_GOAL OF THE EXERCISE_:
The job is to find each line of the records below that includes the word "Aves" and copy it.

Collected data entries
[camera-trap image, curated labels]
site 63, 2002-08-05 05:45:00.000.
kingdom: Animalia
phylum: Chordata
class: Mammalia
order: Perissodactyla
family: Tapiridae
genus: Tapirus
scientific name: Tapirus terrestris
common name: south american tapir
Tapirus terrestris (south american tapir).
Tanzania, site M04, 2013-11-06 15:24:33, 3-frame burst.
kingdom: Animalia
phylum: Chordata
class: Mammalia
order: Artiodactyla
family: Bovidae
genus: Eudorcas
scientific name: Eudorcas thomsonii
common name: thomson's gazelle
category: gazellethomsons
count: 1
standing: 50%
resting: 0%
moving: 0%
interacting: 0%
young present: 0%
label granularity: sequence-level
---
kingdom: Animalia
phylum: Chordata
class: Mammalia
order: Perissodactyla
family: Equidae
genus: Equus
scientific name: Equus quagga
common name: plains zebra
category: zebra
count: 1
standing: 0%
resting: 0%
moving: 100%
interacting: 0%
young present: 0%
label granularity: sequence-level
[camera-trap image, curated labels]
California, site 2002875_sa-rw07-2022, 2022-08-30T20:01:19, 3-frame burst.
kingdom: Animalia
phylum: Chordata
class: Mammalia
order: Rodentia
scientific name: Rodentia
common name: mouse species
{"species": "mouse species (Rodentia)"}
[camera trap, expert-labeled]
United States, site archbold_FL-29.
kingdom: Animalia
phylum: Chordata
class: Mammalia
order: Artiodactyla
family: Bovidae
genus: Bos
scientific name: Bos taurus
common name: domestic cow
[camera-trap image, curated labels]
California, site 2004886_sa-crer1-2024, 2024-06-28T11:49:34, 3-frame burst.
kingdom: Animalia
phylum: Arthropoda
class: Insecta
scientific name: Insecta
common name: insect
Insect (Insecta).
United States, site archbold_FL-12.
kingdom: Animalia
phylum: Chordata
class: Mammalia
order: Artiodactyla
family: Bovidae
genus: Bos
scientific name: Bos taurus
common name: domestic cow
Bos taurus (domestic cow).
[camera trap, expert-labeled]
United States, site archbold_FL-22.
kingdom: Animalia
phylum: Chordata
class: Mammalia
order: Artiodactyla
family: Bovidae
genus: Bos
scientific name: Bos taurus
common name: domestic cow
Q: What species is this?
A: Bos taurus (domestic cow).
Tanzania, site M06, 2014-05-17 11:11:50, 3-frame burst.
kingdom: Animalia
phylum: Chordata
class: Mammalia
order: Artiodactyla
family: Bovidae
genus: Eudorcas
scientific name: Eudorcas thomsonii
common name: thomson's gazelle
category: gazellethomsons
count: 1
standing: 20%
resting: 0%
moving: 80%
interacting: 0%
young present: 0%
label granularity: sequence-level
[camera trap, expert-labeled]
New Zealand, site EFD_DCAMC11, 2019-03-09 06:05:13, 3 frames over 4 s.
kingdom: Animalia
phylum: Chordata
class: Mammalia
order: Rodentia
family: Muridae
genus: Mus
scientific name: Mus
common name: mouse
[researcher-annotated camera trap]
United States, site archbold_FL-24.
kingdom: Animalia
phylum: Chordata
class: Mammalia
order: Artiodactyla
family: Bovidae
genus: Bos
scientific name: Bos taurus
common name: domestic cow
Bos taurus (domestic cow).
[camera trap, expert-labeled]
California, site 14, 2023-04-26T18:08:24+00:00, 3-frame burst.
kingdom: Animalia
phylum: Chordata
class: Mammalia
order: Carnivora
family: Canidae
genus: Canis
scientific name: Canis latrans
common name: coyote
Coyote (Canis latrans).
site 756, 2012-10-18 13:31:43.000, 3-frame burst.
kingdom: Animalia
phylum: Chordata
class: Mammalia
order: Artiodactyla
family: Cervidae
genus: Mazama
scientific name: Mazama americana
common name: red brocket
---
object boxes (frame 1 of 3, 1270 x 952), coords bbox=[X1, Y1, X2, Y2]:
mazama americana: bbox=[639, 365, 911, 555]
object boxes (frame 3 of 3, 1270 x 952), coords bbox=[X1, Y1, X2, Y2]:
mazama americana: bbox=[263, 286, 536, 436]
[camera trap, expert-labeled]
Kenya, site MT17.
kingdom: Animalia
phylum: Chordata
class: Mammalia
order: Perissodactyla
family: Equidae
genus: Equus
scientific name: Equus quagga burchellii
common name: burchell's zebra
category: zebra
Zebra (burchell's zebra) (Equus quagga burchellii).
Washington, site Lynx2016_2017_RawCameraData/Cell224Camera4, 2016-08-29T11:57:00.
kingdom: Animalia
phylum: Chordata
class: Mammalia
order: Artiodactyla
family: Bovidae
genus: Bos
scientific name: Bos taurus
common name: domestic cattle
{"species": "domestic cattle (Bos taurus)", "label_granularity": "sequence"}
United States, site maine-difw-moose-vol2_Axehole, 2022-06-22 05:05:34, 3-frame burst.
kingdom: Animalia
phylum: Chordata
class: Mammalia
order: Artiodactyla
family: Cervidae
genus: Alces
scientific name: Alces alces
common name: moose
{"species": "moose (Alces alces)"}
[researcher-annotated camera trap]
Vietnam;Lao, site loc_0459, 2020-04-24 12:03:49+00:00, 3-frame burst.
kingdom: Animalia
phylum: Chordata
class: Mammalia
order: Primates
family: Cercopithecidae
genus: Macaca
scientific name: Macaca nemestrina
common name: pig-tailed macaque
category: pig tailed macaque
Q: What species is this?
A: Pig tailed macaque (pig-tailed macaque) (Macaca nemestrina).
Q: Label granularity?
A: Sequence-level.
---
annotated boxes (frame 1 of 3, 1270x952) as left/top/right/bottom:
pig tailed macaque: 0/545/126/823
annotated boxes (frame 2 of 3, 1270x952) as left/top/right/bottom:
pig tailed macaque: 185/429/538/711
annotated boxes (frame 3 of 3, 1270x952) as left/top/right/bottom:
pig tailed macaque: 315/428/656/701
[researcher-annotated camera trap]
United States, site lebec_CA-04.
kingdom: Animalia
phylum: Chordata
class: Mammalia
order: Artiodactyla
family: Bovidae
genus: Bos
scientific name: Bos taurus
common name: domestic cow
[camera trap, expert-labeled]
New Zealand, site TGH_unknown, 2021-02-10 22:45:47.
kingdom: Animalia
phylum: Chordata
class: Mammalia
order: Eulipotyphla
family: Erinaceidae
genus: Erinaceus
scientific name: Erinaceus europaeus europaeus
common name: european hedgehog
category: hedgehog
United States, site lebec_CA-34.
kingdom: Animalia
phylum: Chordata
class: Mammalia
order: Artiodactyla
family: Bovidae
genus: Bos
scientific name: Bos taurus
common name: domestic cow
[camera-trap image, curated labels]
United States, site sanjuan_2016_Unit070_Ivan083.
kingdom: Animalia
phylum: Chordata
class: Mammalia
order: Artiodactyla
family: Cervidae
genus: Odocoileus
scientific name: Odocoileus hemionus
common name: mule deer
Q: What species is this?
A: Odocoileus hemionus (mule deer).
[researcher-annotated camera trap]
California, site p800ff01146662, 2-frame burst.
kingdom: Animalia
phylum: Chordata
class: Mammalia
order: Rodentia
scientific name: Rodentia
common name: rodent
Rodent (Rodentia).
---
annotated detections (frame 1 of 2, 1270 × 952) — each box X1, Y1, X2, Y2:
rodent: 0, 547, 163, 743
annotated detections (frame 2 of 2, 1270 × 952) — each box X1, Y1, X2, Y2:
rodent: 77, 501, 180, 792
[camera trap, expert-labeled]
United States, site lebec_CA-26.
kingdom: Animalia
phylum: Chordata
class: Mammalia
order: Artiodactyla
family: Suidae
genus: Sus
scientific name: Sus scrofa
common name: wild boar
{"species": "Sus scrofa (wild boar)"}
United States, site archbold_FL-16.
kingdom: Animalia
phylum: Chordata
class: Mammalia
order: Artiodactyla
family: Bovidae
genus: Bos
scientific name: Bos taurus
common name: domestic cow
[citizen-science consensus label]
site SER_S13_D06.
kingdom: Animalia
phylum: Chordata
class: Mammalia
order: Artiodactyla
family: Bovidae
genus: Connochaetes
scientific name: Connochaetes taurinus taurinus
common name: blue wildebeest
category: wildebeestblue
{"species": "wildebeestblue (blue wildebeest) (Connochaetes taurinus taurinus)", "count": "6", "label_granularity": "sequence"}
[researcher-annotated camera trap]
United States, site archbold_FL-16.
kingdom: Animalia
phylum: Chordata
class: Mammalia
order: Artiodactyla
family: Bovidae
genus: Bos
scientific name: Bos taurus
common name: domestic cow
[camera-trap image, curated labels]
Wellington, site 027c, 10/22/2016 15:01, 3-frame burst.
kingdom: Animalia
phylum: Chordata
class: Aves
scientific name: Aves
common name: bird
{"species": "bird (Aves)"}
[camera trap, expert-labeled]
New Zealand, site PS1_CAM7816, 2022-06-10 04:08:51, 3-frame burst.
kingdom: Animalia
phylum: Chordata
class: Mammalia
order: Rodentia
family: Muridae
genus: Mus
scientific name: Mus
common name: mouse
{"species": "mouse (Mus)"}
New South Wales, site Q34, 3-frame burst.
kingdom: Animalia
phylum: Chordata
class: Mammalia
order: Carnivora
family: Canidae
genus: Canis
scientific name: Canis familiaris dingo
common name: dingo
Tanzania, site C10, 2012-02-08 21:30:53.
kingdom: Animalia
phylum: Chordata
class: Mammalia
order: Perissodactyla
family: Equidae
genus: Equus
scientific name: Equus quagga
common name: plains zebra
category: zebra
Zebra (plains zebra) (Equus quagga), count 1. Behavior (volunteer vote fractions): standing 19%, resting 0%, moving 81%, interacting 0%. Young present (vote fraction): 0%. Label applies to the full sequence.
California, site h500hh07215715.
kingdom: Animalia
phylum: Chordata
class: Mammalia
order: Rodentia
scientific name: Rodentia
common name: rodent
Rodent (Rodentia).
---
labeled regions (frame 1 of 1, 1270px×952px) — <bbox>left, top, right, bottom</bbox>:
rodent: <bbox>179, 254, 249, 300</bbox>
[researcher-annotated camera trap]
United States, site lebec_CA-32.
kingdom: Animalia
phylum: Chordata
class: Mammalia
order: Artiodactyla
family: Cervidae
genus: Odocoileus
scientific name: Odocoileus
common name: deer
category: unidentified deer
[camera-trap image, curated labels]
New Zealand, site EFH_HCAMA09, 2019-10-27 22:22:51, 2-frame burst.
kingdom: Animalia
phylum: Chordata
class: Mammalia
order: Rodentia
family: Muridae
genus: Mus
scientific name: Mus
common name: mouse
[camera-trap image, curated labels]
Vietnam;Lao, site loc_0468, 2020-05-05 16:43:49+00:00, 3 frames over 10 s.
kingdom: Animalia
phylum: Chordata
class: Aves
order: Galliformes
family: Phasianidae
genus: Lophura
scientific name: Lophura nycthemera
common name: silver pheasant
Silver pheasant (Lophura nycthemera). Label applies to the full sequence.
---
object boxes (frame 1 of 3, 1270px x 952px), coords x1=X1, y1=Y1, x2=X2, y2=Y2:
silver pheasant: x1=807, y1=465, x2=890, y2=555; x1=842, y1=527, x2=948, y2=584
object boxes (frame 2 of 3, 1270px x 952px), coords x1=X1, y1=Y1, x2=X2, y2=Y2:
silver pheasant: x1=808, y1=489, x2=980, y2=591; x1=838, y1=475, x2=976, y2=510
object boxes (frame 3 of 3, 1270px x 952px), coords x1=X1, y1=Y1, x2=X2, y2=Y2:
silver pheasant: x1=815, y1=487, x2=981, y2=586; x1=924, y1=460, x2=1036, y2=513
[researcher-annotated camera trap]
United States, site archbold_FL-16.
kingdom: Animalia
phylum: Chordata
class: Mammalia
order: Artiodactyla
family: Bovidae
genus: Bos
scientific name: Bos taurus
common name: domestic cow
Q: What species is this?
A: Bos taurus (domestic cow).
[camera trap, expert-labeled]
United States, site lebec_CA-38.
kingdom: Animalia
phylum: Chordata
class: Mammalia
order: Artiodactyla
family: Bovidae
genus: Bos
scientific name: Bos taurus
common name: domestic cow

_RESPONSE_:
class: Aves
scientific name: Aves
{"species": "bird (Aves)"}
class: Aves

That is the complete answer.